Gosman's Dock and Two Other Buildings Saved This Week

Gosman's Dock and Two Other Buildings Saved This Week

Furniture refinishing and stripping products are believed to have caused a fire that damaged an outside wall at Gosman’s Dock in Montauk on Friday night.
Furniture refinishing and stripping products are believed to have caused a fire that damaged an outside wall at Gosman’s Dock in Montauk on Friday night.
Dennis O'Reilly
Former restaurant and a residence also ablaze
By
Taylor K. Vecsey

Quick work by firefighters saved three buildings this past week.

On Friday night, painting materials being stored outside sparked a blaze at Gosman’s Dock restaurant in Montauk, which had closed for the season days before. An exterior wall near the entrance was badly damaged, but things could have been much worse, said Montauk Fire Chief Joseph Lenahan.

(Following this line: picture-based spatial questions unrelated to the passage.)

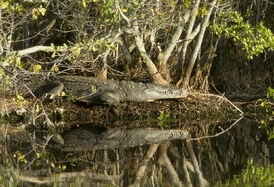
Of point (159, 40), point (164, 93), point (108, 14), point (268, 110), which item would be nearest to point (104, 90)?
point (164, 93)

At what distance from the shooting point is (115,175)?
789 centimetres

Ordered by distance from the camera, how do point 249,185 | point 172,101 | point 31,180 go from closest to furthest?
point 249,185
point 31,180
point 172,101

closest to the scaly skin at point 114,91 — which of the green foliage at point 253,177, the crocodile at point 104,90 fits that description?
the crocodile at point 104,90

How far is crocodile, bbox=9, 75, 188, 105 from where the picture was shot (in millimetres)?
13695

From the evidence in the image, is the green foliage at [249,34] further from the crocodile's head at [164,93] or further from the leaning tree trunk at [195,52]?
the crocodile's head at [164,93]

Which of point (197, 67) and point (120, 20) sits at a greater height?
point (120, 20)

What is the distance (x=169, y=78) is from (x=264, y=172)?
22.9ft

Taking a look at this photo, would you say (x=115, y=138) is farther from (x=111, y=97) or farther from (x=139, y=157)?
(x=111, y=97)

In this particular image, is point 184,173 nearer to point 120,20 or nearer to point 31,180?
point 31,180

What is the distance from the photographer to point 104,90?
13.8m

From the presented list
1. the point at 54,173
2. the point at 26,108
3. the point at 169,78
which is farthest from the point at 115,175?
the point at 169,78

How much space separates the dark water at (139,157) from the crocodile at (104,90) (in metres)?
1.63

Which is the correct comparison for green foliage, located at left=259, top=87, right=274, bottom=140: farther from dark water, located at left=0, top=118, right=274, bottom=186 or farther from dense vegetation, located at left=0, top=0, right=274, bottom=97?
dense vegetation, located at left=0, top=0, right=274, bottom=97

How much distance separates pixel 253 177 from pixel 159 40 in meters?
8.66
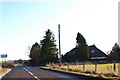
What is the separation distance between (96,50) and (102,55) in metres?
2.80

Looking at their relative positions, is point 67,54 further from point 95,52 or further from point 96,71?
point 96,71

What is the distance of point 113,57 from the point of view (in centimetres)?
6500

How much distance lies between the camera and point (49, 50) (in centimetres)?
7325

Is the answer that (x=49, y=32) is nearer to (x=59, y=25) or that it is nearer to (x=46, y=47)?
(x=46, y=47)

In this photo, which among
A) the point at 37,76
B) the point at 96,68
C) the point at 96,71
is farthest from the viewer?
→ the point at 96,68

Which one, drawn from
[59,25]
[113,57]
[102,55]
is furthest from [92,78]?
[102,55]

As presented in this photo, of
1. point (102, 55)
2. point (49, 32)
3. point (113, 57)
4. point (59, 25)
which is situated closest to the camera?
point (59, 25)

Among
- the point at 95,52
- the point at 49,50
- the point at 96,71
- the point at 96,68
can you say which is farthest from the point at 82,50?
the point at 96,71

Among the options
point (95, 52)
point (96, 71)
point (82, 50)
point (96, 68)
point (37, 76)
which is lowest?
point (37, 76)

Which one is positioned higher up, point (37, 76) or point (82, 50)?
point (82, 50)

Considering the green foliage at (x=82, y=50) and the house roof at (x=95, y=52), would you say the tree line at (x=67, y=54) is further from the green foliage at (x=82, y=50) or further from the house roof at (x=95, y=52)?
the house roof at (x=95, y=52)

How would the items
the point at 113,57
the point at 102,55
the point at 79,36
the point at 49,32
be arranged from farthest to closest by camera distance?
the point at 102,55
the point at 49,32
the point at 79,36
the point at 113,57

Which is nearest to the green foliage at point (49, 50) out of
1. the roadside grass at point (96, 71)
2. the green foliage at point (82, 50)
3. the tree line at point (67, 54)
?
the tree line at point (67, 54)

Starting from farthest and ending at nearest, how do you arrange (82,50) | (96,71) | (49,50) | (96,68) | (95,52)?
(95,52)
(49,50)
(82,50)
(96,68)
(96,71)
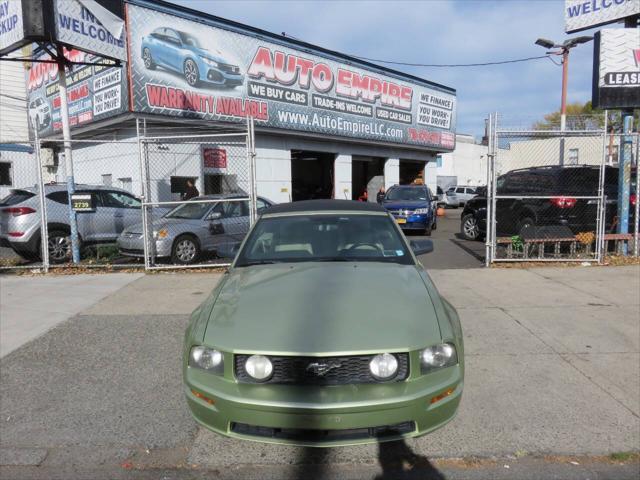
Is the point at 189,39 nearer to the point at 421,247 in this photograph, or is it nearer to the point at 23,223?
the point at 23,223

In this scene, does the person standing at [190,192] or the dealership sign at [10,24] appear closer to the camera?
the dealership sign at [10,24]

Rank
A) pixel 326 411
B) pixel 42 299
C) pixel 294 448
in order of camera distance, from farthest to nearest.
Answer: pixel 42 299, pixel 294 448, pixel 326 411

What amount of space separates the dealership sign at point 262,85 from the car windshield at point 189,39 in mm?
28

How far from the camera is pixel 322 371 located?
2.73m

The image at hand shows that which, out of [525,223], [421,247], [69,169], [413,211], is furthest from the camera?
[413,211]

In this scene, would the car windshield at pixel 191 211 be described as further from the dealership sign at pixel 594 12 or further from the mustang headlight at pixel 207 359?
the dealership sign at pixel 594 12

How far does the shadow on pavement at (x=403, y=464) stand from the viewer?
2992 millimetres

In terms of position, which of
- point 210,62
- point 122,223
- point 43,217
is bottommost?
point 122,223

Firefighters got to the West Lake Drive complex quickly, with the chief arriving within three minutes. He was at the firehouse, along with a group of other volunteers who had just finished fire school, when a 911 call came in, at about 8:40 p.m. from a passerby who had noticed a small fire. It grew quickly, however; dispatchers told the chief that one side of the building was “fully involved.” The Amagansett and East Hampton Fire Departments were called to help. Overall, 100 firefighters responded.

The building’s overhang was ablaze. Chief Lenahan said the fire “did extend into the building a bit, but we were able to contain it.” The windows blew out from the heat, and the whole building filled with smoke. An office above the old dining room was not damaged.

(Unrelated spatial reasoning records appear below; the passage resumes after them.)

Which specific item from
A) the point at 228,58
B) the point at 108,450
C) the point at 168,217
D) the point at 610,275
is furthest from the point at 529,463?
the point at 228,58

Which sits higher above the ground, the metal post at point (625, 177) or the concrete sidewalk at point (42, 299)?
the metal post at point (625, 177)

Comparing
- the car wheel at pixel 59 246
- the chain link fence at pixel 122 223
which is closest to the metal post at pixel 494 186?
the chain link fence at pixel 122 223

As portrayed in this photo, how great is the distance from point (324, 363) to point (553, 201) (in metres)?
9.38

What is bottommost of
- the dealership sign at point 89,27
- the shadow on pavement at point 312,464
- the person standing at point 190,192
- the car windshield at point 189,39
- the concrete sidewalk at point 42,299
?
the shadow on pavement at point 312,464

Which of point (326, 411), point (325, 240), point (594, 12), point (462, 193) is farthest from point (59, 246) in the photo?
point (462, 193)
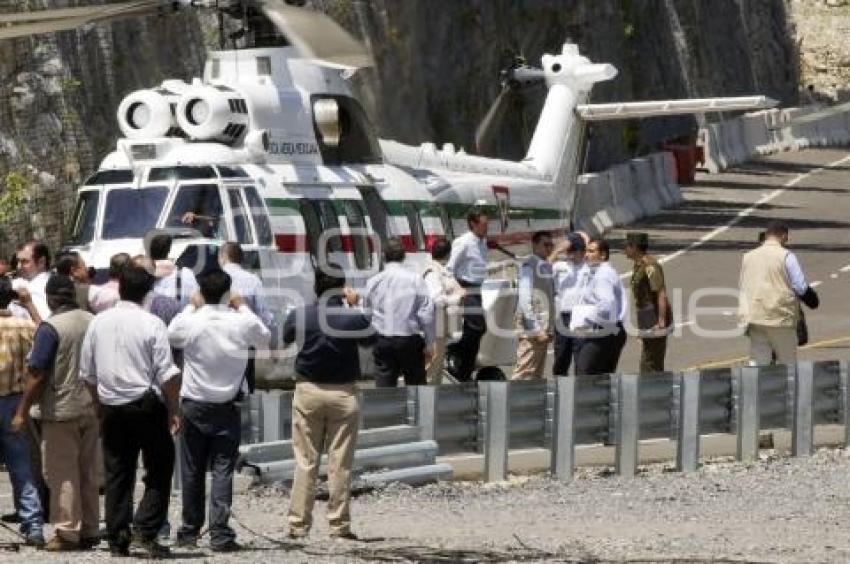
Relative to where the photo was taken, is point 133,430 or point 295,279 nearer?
point 133,430

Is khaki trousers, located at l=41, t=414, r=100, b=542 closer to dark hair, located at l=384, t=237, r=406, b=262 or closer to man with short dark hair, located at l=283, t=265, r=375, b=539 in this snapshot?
man with short dark hair, located at l=283, t=265, r=375, b=539

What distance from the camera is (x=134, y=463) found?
14.3 m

Robert Gosman Jr., the general manager and a former fire chief, had been home at the time and arrived just before the chief to find the outside of the building engulfed in flames. He “tried to keep a calm head,” he said by phone on Tuesday, while wearing two different hats. He updated the chief on the conditions, and then helped coordinate the effort to hook up to the fire-suppression system inside the building. The sprinkler system inside helped to dissipate the heavy smoke and gases and allow firefighters to do their job.

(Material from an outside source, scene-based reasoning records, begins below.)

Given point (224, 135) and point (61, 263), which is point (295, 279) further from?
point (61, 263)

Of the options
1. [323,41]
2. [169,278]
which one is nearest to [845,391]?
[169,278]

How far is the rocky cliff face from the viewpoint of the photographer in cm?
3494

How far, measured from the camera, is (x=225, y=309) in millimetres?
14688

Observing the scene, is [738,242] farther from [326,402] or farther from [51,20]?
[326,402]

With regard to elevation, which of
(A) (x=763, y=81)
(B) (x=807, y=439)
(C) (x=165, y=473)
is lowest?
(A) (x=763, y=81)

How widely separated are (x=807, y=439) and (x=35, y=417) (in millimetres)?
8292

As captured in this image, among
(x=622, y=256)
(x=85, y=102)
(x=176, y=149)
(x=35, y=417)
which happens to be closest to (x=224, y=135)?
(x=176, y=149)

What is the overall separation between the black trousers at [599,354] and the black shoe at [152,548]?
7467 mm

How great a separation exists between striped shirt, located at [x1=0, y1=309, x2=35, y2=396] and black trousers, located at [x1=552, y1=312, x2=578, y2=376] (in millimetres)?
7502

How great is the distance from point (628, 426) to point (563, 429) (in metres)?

The fire was extinguished within 40 minutes. “The guys did a great job on the exterior,” Mr. Gosman said, as did the sprinklers inside.

“A lot of things worked in our favor,” he said, citing the time of night, when people were still outside to see the flames and firefighters were nearby. Also, there was little wind that night to fuel the fire.

Mr. Gosman returned the next morning to survey the damage by daylight. “I took a big sigh of relief, it could have been a lot worse,” he said. “I’m glad no one got hurt. We can always rebuild.” While the smoke damage was extensive, he was confident that the popular restaurant would reopen next season; the only question is whether it will be ready by the first weekend in May, its usual opening. Gosman’s had closed for the season on Columbus Day.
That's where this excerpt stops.